Prompt: Extend the passage about economic anxiety in Crawford County, continuing on from its final sentence.

Extract:

Still, much of the economic anxiety is based not on measurable decay, but rather a perception that life is decaying, said Jim Bowman, director of the county’s Economic Development Corporation.
There are higher-paying jobs – in welding, for example – but companies can’t find enough workers with the right training, Bowman said. The county’s $44,000-a-year median household income is $9,000 less than the state’s, but the cost of living is lower, too.
Just 15 percent of adults have college degrees, half the national average, and yet the ratio of people living in poverty is below the country as a whole.
Crawford County and all the other places in the county cluster along the Mississippi River that switched from Obama to Trump rank roughly in the middle on a scale of American comfort in one economic think tank’s county-by-county appraisal of community distress.
Yet for many here, it doesn’t feel that way.
“If you ask anybody here, we’ll all tell you the same thing: We’re tired of living like this. We’ve been railroaded, run over by the politicians and run over by laws,” said Mark Berns, leaning through the service window in the small-engine repair shop downtown that he can barely keep open anymore. He drives a 14-year-old truck with 207,000 miles on it because he doesn’t make enough profit to buy a new one.

Recorded data:

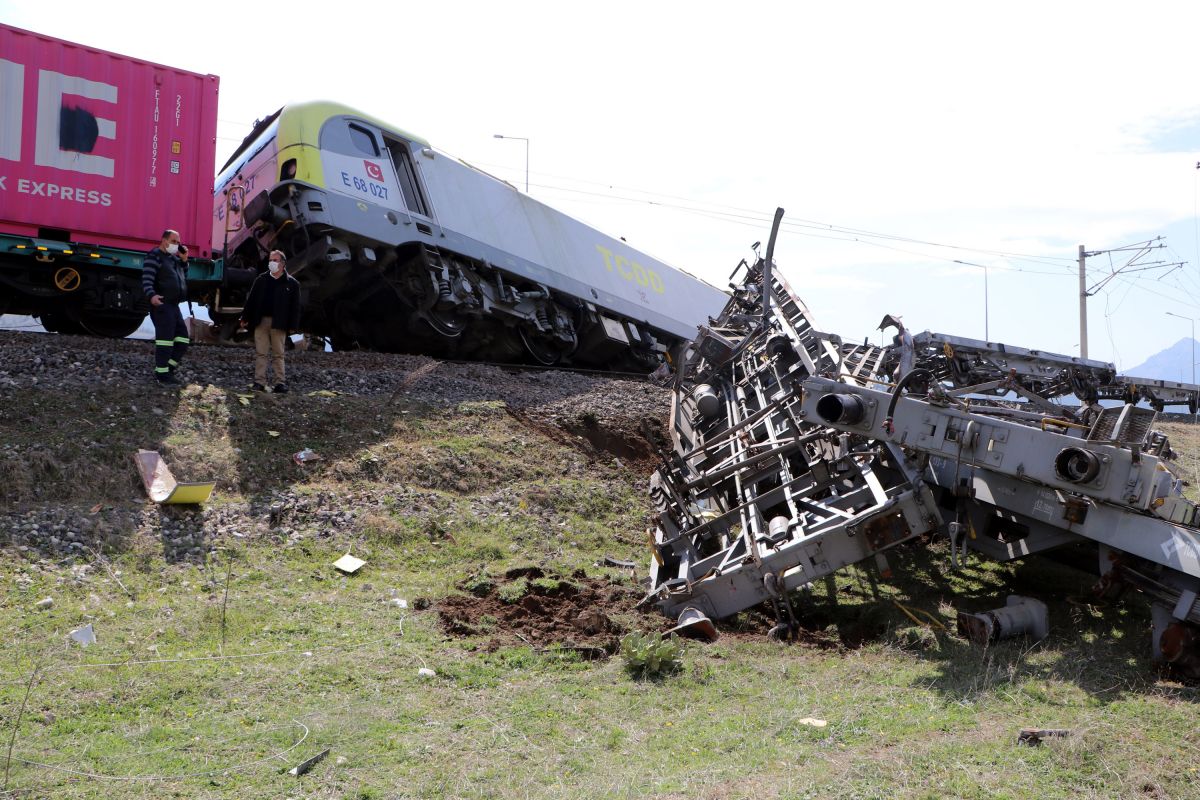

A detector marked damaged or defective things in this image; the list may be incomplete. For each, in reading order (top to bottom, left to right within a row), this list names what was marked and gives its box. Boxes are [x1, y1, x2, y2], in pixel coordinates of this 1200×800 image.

damaged wheel set [643, 208, 1200, 676]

Exercise answer:
Berns watched Trump’s first days in office half-hopeful, half-frightened.
“He jumps on every bandwagon there is. It’s a mess,” he said, bemoaning what he described as a quantity-over-quality, “sign, sign, sign” approach to governing. “I just hope we get the jobs back and the economy on its feet, so everybody can get a decent job and make a decent living, and have that chance at the American dream that’s gone away over the past eight or 10 years.
“I’m still optimistic,” he said, sighing. “I hope I’m not wrong.”
Marlene Kramer gets to work before the sun comes up and spends her days sitting at a sewing machine, stitching sports uniforms for $10.50 an hour.
Kramer, who voted twice for Obama, used to watch Trump on “Celebrity Apprentice.” ”I said to myself, ‘Ugh, I can’t stand him.'” When he announced his candidacy, she thought it was a joke. “Then my husband said to me, ‘Just think, everything he touches seems to turn to money.'” And she changed her mind.
She’s 54, and she’s worked since she was 14, all hard jobs: feeding cows, pulling weeds, standing all day on factory floors. Now it’s the sewing shop, where she’s happy and gets to sit. But there’s no health insurance.
Her bosses, brothers Todd and Scott Yeomans, opened the factory 12 years ago. They said they’re trying to do the right thing by making sportswear with American-made fabrics and American labor. But they compete against factories overseas.
They’d like to offer insurance. The other day, a trusted worker quit for a job with benefits. But they’ve run the numbers, and it would cost $200,000 a year – far more than they can spend.
Kramer said she’s glad the Affordable Care Act has helped millions get insurance. But it hasn’t helped her.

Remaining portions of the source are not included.